The Court then referred to the Consumer Protection (Amendment) Bill, 2002, which envisaged insertion of sub-section (3-A) in Section 13 of the Act, which reads as under:
“13. (3-A) Every complaint shall be heard as expeditiously as possible and endeavour shall be made to decide the complaint within a period of three months from the date of receipt of notice by opposite party where the complaint does not require analysis or testing of commodities and within five months if it requires analysis or testing of commodities: Provided that no adjournment shall be ordinarily granted by the District Forum unless sufficient cause is shown and the reasons for grant of adjournment have been recorded in writing by the Forum: Provided further that the District Forum shall make such orders as to the costs occasioned by the adjournment as may be provided in the regulations made under this Act.”
(emphasis in original)
31. From the wording of the aforesaid section, it is apparent that there is legislative mandate to the District Forum or the Commissions to dispose of the complaints as far as possible within the prescribed time of three months by ad- hering strictly to the procedure prescribed under the Act. The opposite party has to submit its version within 30 days from the date of the receipt of the complaint by him and the Commission can give at the most further 15 days for some unavoidable reasons to file its version.” The Court was, therefore, alive to the fact that no consequence is prescribed for non-adherence to the time limit of three months. In the result, the case was disposed of with certain directions for avoiding delay in disposal of proceedings under the Consumer Protection Act, 1986.

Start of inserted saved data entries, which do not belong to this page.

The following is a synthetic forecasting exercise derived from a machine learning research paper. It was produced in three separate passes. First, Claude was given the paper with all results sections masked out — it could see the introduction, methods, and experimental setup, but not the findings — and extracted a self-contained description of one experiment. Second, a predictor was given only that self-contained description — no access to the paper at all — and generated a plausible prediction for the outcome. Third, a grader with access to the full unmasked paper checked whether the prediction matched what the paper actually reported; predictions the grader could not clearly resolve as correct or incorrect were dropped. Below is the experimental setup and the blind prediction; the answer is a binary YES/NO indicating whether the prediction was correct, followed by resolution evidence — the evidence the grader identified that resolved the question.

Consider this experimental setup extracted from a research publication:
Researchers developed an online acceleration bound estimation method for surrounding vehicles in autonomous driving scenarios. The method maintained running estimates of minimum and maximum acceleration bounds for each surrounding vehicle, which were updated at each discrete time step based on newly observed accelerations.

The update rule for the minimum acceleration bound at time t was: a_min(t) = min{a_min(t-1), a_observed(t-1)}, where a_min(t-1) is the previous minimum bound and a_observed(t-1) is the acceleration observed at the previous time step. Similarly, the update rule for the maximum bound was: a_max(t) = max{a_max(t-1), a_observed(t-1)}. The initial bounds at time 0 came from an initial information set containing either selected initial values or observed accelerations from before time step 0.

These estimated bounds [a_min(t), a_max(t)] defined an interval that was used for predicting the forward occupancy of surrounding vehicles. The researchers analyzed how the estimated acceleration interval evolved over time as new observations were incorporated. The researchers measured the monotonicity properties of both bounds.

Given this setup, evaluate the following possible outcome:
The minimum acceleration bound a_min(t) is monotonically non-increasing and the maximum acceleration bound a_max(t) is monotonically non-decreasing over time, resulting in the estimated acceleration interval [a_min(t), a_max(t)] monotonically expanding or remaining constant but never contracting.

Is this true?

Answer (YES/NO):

16. It will thus be seen that there was no focused argument in J.J. Merchant (supra) on whether the provisions of Section 13(2)(a) of the Consumer Protection Act, 1986 could be held to be directory in as much as no consequence was provided for a written statement being filed beyond 45 days. In point of fact, this Court’s judgment in Topline Shoes (supra) was not even cited before the Bench hearing J.J. Merchant (supra).
17. In this view of the matter, it is a little difficult to appreciate how the three-Judge Bench in Kailash (supra) ought to have respected an obiter dictum view of Order VIII Rule 1, CPC in J.J. Merchant (supra). Unfortunately, what was missed in New India Assurance Co. Ltd. (supra) is paragraph 38 of Kailash (supra) which has been extracted hereinabove. The fact that Topline Shoes (supra) was not cited before the three-Judge Bench in J.J. Merchant (supra), as has been held in paragraph 38 of Kailash (supra), would render the aforesaid judgment vulnerable on Section 13(2)(a) of the Consumer Protection Act, 1986 being held to be mandatory. An earlier judgment cannot be overruled sub silentio without upsetting the reasons on which it is based. J.J. Merchant (supra) does not deal with Topline Shoes’ (supra) ratio – namely, that no penal consequence was provided in case the extended time of 15 days was exceeded; that therefore, no substantive right accrued in favour of the claimant; and that the Statement of Objects and Reasons of the Act also provided that the principles of natural justice be kept in mind. The judgment in New India Assurance Co. Ltd. (supra) did not refer to paragraph 38 of Kailash (supra) or appreciate that J.J. Merchant (supra) was distinguished correctly on the ground that Order VIII Rule 1, CPC did not directly arise for consideration in J.J. Merchant (supra). The observations on Order VIII Rule 1, CPC in paragraphs 14 and 15 of J.J. Merchant (supra) were correctly held to be in the nature of obiter dicta, and therefore, not binding on the three-Judge Bench of Kailash (supra). Insofar as Kailash (supra) is concerned, it is a binding judgment on the effect of Order VIII Rule 1, CPC, whose reasoning has been confirmed by a three-Judge Bench in Salem Bar Association (supra).
18. In State v. N.S. Gnaneswaran, (2013) 3 SCC 594, this Court was concerned with whether Section 154(2) of the Code of Criminal Procedure, 1973 was mandatory or directory. The said Section reads as follows: “154. Information in cognizable cases.— xxx xxx xxx (2) A copy of the information as recorded under subsection (1) shall be given forthwith, free of cost, to the informant.” Despite the mandatory nature of the language used in the provision, no consequence was provided if the Section was breached. This Court referred to a number of judgments which laid down tests for determining whether a provision is mandatory or directory, and then held that Section 154(2) was directory.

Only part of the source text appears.